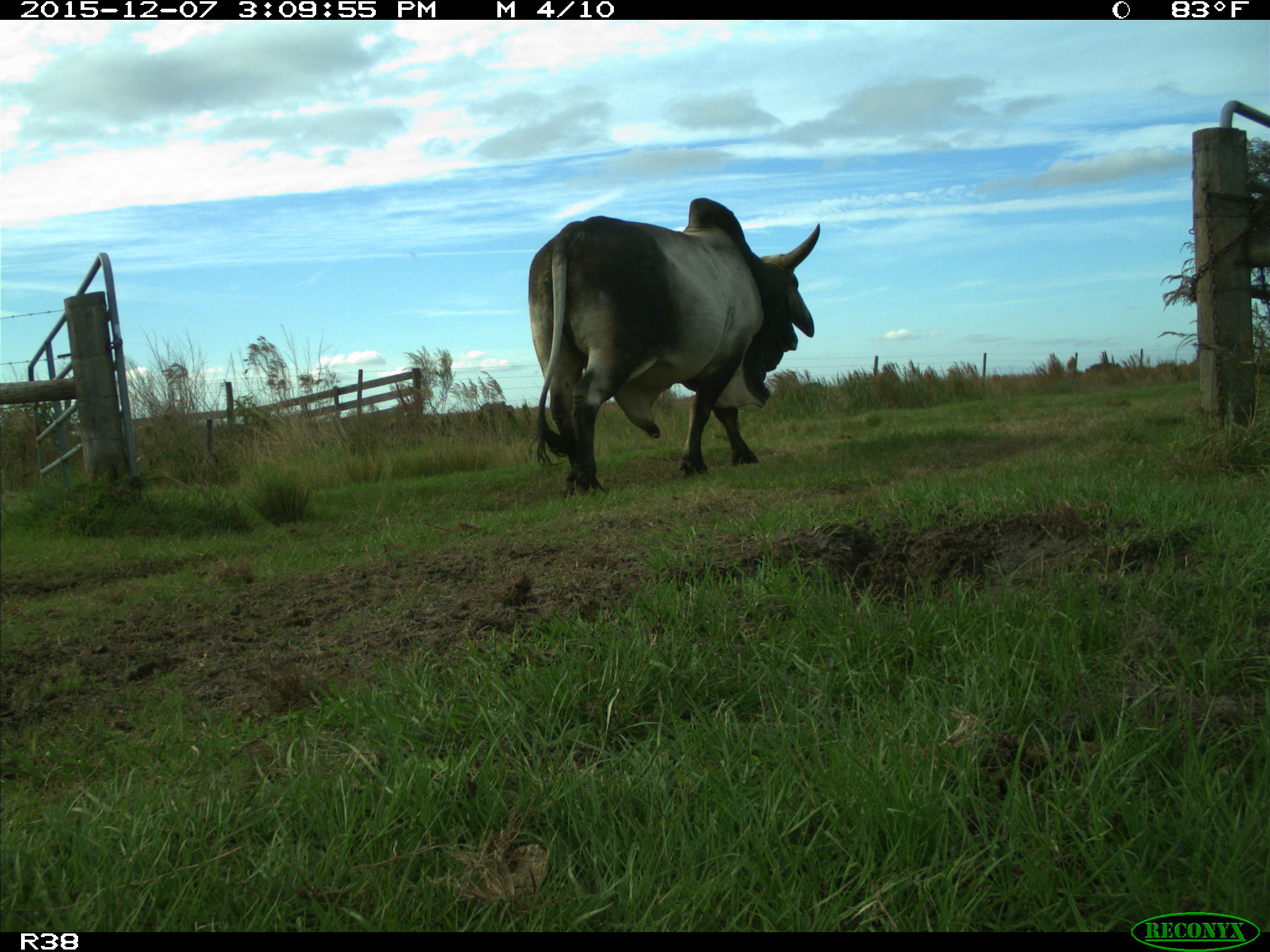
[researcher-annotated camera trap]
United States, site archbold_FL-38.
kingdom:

____________

_What is required_
Start to finish, write out the data above exactly, omitting all pictures.

_Expected answer_
[researcher-annotated camera trap]
United States, site archbold_FL-38.
kingdom:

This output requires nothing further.